Discovery of North-West Passage Act 1744
- Parliament of Great Britain
- Long title: An Act for giving a public Reward to such Person or Persons, His Majesty's Subject or Subjects, as shall discover a North-west Passage, through Hudson's Streights, to the Western and Southern Ocean of America.
- Citation: 18 Geo. 2. c. 17
- Territorial extent: Great Britain

Dates
- Royal assent: 2 May 1745
- Commencement: 27 November 1744
- Repealed: 8 May 1818

Other legislation
- Repealed by: Discovery of Longitude at Sea, etc. Act 1818
- Relates to: Discovery of Northern Passage Act 1776

Status: Repealed

Text of statute as originally enacted

= Discovery of North-West Passage Act 1744 =

Act of the Parliament of Great Britain

The Discovery of North-West Passage Act 1744 (18 Geo. 2. c. 17) was an act of the Parliament of Great Britain passed in 1745 and repealed in 1818. It offered a public reward for the successful discovery of a Northwest Passage from the Atlantic to the Pacific.

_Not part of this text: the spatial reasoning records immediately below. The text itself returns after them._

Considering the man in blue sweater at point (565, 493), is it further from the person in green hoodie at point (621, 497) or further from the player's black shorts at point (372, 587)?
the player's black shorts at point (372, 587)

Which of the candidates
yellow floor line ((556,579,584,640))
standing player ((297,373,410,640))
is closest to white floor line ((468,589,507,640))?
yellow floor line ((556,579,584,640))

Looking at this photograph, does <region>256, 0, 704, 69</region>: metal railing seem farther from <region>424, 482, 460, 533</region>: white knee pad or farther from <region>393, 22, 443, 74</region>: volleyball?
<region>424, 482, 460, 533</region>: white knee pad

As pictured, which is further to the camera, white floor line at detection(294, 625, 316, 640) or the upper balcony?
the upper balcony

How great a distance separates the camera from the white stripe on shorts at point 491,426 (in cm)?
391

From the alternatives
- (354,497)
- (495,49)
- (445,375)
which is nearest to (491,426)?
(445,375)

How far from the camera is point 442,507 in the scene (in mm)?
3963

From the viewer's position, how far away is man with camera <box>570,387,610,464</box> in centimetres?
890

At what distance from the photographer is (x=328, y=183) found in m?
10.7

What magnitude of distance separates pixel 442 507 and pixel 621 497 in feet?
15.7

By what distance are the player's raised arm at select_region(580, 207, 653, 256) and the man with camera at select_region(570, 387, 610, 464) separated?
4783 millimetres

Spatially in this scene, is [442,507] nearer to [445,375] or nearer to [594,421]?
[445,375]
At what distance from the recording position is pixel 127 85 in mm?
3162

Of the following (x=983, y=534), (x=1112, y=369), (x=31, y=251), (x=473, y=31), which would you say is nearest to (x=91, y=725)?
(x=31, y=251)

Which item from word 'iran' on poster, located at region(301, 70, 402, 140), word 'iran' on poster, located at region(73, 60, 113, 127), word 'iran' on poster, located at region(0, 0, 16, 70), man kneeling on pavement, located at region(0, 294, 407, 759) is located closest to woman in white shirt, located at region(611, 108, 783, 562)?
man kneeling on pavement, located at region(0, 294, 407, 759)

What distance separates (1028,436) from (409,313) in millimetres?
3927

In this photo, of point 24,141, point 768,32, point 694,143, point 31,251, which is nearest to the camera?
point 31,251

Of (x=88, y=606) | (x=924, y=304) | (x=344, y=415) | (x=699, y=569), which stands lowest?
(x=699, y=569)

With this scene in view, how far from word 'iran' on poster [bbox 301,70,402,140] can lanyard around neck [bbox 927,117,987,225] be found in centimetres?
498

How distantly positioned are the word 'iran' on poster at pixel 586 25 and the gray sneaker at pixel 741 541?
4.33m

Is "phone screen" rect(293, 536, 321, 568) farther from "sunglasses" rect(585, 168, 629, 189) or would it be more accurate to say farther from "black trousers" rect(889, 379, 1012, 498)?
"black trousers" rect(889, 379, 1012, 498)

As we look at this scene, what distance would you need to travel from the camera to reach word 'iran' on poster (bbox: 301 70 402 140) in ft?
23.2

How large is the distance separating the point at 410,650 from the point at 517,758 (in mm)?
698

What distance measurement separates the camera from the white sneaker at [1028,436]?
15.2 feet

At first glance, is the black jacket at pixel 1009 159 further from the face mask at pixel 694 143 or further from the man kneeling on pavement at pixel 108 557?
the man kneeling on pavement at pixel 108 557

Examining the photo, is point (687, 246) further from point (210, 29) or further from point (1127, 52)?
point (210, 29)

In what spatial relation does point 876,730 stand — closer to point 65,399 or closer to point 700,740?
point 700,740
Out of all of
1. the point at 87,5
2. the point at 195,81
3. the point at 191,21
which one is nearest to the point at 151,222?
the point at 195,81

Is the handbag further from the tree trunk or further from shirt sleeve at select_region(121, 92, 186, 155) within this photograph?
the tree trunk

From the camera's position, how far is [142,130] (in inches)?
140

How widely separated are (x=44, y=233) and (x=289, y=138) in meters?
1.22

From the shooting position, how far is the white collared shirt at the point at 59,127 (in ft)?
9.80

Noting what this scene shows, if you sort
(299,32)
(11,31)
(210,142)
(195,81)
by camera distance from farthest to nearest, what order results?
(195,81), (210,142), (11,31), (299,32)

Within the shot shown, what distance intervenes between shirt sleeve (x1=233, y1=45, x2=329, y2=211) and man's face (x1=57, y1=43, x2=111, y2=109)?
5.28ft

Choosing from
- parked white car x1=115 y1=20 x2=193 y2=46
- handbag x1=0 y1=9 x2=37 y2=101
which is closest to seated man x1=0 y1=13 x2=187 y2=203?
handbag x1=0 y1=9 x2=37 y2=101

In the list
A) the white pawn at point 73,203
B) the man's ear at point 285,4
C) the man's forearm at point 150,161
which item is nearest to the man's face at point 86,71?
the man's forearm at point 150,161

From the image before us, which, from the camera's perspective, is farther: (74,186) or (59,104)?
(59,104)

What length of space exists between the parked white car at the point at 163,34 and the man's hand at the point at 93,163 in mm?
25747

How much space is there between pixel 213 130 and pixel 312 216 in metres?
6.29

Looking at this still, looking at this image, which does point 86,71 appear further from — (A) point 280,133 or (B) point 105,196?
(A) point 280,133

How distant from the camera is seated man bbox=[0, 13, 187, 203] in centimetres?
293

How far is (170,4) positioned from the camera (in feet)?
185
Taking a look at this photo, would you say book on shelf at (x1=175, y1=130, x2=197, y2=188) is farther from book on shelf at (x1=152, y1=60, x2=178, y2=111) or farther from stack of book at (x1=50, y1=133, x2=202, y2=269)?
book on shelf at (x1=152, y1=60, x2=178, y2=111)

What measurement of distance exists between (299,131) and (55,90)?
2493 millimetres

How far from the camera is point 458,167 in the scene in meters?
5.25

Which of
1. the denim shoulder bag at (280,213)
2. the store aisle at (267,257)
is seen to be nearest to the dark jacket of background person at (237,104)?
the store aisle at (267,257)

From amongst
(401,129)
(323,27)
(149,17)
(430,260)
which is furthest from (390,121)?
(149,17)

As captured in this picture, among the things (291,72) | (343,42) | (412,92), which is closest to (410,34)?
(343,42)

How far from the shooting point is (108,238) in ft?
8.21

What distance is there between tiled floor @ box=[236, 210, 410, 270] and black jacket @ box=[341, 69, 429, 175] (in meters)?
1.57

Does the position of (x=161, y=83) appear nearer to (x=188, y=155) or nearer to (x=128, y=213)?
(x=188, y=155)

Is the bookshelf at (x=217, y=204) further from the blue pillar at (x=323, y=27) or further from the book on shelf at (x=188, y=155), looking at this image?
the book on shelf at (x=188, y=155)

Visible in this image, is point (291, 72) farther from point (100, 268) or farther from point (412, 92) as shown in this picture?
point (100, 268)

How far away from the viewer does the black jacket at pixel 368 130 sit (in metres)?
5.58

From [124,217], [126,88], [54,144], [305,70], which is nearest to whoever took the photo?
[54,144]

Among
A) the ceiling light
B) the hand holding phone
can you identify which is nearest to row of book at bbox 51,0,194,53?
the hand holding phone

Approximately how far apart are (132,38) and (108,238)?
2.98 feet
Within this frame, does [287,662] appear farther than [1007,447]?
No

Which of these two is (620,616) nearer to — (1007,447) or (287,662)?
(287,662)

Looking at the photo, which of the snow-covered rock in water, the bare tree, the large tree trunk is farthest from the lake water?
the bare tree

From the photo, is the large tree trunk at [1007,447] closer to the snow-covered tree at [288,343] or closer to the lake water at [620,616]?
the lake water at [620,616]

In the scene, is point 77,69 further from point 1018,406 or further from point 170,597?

The preamble to the act stated the expected economic benefits of the discovery of the passage, and that it would be "a great encouragement to adventurers" to offer a prize. The allocated sum was £20,000, to be paid to the owners of the first ships to successfully make such a passage.

The act established a group of commissioners to determine the validity of any claims, and restricted the scope of the act to only apply to British subjects. It further required all British subjects to provide help and assistance to the explorers when required.

== Subsequent developments ==
The whole act was repealed by section 9 of the Discovery of Longitude at Sea, etc. Act 1818 (58 Geo. 3. c. 20).